Installée en Provence la manufacture lainière familiale Brun de Vian-Tiran perpétue un savoir-faire séculaire de plus de deux siècles. Elle sélectionne les fibres rares et les transforme en étoffe précieuses. Reportage.
Par Carine Loeillet
« Transmettre, ce n’est pas simplement passer le relais. On ne transmet pas sans une invention ou une transformation profonde. » Ainsi s’exprime la huitième génération à la tête de l’entreprise familiale Brun de Vian-Tiran, représentée par Jean-Louis Brun, qui codirige l’entreprise provençale avec son père Pierre. « Transmettre, ce n’est pas non plus figer, poursuit Jean-Louis Brun. La tradition, ce n’est pas faire comme avant. La laine elle-même doit être transformée, révélée. Il s’agit de traduire, interpréter, à la manière d’un pianiste devant une partition. »
Le patronyme Brun de Vian-Tiran est l’association de trois familles, trois entreprises lainières installées à l’Isle-sur-la-Sorgue, ville qui représentait jadis le terminal de la route de la soie. Cent-dix ans plus tard, cette manufacture unique en son genre conserve l’héritage familial et les savoir-faire traditionnels mais aussi, cette particularité qui fait qu’elle possède toujours un coup d’avance sur ses confrères : la quête de l’exceptionnel, le culte de la rareté.
Des produits de luxe certes, mais surtout par le soin qui a été porté à leur élaboration. « Les fibres sont toutes différentes, nous sommes face aux singularités de la nature et notre rôle est de les transformer », explique Jean-Louis Brun. De formation ingénieur AgroParisTech et oenologue, puis titulaire d’un doctorat en sciences cognitives, il a choisi de rejoindre son père Pierre à la tête de l’entreprise familiale. Un duo d’une élégance rare, capable aussi de déplacer des montagnes. C’est au prix de sept années de recherche et de 30 ans de collaboration avec les éleveurs de la région que Pierre Brun a fait renaître le Mérinos d’Arles Antique, l’une des plus belles laines de France. C’est aussi lui qui, en 20 ans, a mis au point un chardon métallique exclusif pour remplacer le chardon naturel, devenu introuvable. Un chardon indispensable à la dernière étape de fabrication de la célèbre couverture Mohair, inventée par le père de Pierre dans les années 1960 et toujours sans équivalent.
Après un tel héritage, Jean-Louis a creusé son sillon en privilégiant la recherche des fibres nobles et toisons rares en provenance d’une vingtaine de régions du globe : cachemire, cashgora, alpaca, chameau, mohair, lama, yack, yangir. Il s’est même rendu en Mongolie, dans la steppe de Khomyn Tal, pour en rapporter une laine de bébés chameaux à la finesse et au toucher uniques.

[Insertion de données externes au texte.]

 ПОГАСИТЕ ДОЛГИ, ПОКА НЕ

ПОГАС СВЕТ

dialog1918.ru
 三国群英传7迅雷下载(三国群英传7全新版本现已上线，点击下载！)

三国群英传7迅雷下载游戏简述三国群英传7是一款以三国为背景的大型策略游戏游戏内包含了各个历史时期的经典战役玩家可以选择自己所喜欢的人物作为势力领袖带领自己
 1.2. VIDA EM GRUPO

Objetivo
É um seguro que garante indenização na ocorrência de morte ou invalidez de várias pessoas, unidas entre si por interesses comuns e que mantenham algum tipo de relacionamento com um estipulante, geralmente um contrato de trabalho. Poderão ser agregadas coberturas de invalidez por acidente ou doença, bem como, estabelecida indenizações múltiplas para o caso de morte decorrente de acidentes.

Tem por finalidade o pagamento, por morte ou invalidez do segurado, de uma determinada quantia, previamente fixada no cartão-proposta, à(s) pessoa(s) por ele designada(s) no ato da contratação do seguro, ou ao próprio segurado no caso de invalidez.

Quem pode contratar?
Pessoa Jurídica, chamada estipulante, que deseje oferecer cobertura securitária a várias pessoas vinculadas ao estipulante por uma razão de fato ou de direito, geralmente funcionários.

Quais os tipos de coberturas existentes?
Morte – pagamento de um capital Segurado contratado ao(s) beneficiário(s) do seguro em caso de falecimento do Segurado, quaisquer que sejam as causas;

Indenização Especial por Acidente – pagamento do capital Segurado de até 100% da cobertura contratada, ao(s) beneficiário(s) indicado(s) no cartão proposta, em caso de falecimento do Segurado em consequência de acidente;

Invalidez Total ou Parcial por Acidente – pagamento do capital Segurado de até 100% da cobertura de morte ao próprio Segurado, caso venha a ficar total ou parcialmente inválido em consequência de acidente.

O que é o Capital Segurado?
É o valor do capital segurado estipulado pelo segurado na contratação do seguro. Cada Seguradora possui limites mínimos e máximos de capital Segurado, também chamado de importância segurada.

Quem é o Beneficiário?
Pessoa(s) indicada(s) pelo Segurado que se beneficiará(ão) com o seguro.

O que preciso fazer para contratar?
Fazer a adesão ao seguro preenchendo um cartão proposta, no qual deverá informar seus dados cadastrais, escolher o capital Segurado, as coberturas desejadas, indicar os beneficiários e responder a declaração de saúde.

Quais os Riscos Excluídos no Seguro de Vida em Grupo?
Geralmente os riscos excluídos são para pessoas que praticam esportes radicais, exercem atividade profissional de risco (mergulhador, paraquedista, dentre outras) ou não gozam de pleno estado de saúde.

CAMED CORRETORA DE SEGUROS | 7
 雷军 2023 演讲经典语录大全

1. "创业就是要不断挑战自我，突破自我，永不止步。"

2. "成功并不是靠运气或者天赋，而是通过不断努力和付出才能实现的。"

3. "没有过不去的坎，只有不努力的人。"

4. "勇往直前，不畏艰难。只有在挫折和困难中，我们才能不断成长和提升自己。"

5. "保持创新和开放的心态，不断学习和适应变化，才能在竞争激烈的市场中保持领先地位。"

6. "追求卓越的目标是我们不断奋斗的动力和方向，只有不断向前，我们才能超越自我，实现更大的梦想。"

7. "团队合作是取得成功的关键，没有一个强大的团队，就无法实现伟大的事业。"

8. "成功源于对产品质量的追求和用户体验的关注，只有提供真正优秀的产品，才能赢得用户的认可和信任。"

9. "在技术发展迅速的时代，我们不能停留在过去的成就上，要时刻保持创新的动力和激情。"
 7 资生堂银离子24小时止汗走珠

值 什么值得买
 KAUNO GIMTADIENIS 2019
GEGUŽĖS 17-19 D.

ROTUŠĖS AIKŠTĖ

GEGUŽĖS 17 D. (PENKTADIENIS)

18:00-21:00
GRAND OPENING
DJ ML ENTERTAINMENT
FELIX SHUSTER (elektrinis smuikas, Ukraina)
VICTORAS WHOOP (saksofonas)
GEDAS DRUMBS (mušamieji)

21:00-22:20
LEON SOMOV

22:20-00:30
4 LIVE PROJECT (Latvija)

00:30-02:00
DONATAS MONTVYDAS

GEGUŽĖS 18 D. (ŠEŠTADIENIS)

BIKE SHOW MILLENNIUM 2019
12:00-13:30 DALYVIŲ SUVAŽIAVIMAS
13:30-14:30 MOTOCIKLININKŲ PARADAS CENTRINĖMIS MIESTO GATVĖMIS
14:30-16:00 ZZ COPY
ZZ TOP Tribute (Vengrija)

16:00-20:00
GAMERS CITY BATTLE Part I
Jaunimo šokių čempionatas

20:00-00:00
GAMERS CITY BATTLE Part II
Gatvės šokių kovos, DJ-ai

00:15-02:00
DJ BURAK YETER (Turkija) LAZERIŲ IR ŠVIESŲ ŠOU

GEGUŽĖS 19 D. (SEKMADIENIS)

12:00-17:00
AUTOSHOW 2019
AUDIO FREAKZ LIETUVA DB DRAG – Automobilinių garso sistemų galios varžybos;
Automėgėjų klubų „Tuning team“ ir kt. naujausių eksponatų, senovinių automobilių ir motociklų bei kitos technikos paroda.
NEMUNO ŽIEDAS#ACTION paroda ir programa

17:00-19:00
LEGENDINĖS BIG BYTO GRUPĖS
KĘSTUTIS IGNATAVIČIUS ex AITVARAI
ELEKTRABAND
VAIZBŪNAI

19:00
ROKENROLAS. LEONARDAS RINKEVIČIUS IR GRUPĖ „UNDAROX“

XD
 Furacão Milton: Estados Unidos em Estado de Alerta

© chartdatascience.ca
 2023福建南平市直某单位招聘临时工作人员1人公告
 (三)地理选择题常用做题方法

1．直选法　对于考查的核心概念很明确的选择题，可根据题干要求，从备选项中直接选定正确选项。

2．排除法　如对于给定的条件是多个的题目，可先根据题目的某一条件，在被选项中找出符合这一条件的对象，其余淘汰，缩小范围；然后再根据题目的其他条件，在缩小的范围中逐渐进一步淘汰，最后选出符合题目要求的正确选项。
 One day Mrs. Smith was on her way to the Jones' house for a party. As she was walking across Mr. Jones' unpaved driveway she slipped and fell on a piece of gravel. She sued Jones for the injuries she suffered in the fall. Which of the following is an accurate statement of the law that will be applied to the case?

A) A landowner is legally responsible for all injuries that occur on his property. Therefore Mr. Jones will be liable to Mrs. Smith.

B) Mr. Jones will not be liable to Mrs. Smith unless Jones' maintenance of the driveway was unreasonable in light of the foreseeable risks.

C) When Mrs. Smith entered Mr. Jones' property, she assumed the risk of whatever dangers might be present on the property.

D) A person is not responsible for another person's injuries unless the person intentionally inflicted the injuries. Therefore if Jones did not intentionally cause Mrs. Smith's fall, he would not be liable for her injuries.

Jean-Louis Brun est aussi à l’initiative du musée La Filaventure, inauguré en juillet 2018 à l’Isle-sur-la-Sorgue et qui met en scène ces fibres nobles auprès du grand public. Installé dans une aile des bâtiments de la manufacture et conçu par l’agence Abaque, le musée surplombe la première boutique Brun de Vian-Tiran, agencée par le duo de stylistes Elizabeth Leriche et Muriel Vidaillac.
A toutes les étapes de transformation de ces bâtiments, père et fils ont veillé à chaque détail, de la même manière qu’ils ne laissent rien au hasard dans les ateliers. Ils connaissent sur le bout des doigts chacune des quinze étapes nécessaires à la fabrication d’une étoffe, qu’il s’agisse d’une couverture, d’une écharpe, d’un plaid ou d’un tapis.
La manufacture s’étale sur plus d’un hectare, au coeur de la ville. Près d’une cinquantaine d’artisans lainiers y oeuvrent pour transformer la fibre en étoffe : assemblage, ensimage, teinture, cardage, filature, bobinage, ourdissage, tissage, épincetage, foulonnage, lavage, chardonnage, rame, apprêts secs, confection.
Autant de métiers pour fabriquer un rectangle de tissu qui, finalement, prendra la forme qu’on voudra bien lui donner. « On vend seulement de la douceur », explique Pierre Brun. Tandis que pour son fils Jean-Louis, l’étoffe représente « un objet transitionnel qui possède deux faces : l’une pour le bien-être (pour soi), l’autre pour le paraître (la relation au monde). » En somme, un simple lainage pour nous rassurer dans notre relation au monde.